フランケルやキングマンなどが勝ち馬に名を連ねるセントジェームスパレスSには英2000ギニー優勝のノータブルスピーチ(牡3、父ドバウィ)、英2000ギニーで2着のあと、愛2000ギニーで巻き返したロザリオン(牡3、父ブルーポイント)、それに仏2000ギニーを制したメトロポリタン(牡3、父ザラック)の3頭が激突します。注目は4戦全勝のノータブルスピーチのレースぶり。ここを無事に突破出来れば、マイル王への道がひらけてきます。

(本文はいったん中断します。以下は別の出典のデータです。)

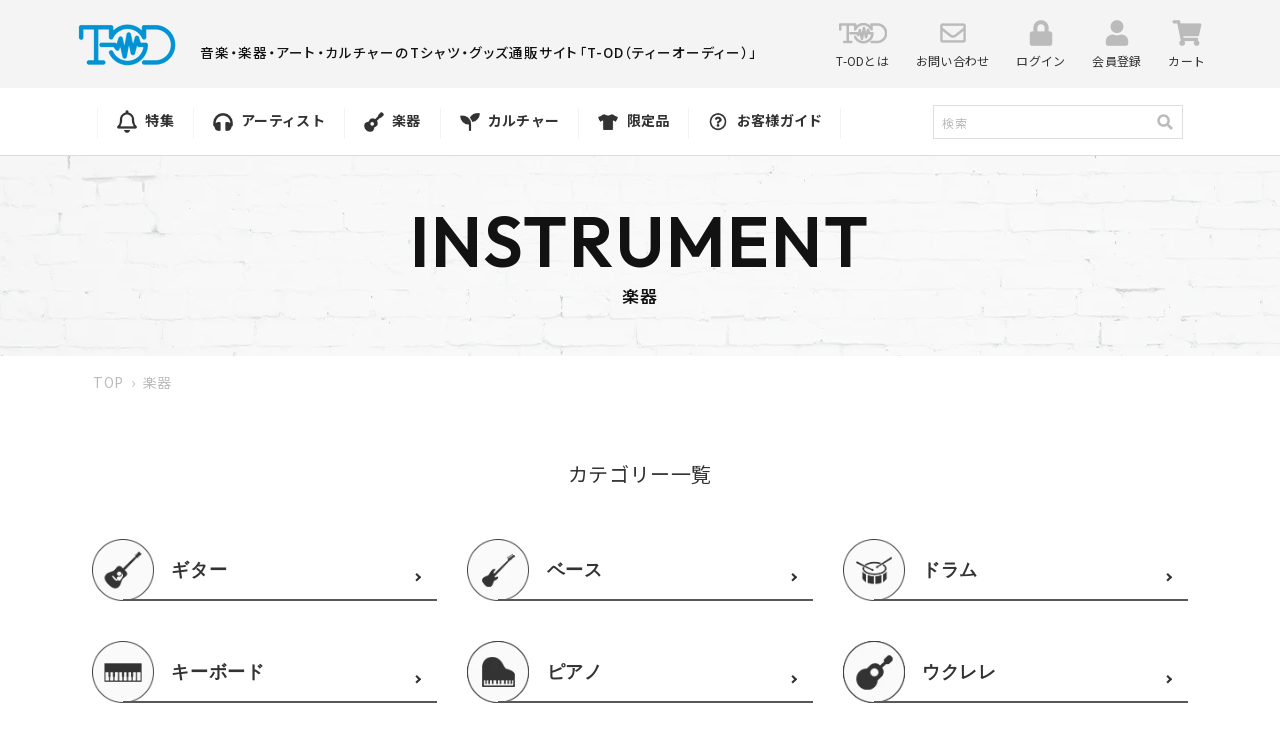

--- FILE ---
content_type: text/javascript;charset=UTF-8
request_url: https://log1.mobylog.jp/msb.php?ktr_site=500738&ktr_atime=1768977567014
body_size: 61
content:
__getSessionValue({"sid":"78daf54663d17a969f97d40c028d773b"})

水曜日に行われるプリンスオブウェールズSにはディープインパクト産駒のオーギュストロダン(牡4)が出走します。今季初戦のドバイシーマクラシック(G1、芝2410メートル、メイダン)は12着、欧州初戦のタタソールズゴールドC(G1、芝2100メートル、カラ)は、ホワイトバーチ(牡4、父ユリシーズ)の2着と勝てずにいますが、前走の内容は悪くなく、6度目のG1制覇にリーチがかかっています。前走でこれを3馬身突き放したホワイトバーチが最大のライバル。この他にもコロネーションC(G1、芝2410メートル、エプソムダウンズ)を逃げ切ったルクセンブルク(牡5、父キャメロット)、それに昨年の仏牝馬2冠(仏1000ギニー、仏オークス)を制したブルーローズセン(牝4、父チャーチル)も参戦予定。ハーツクライを父に持つ日本産馬で昨年のG1英セントレジャー優勝以来の出走となるコンティニュアス(牡4)は最終日のハードウィックS(G2、芝2400メートル)と両にらみとなっています。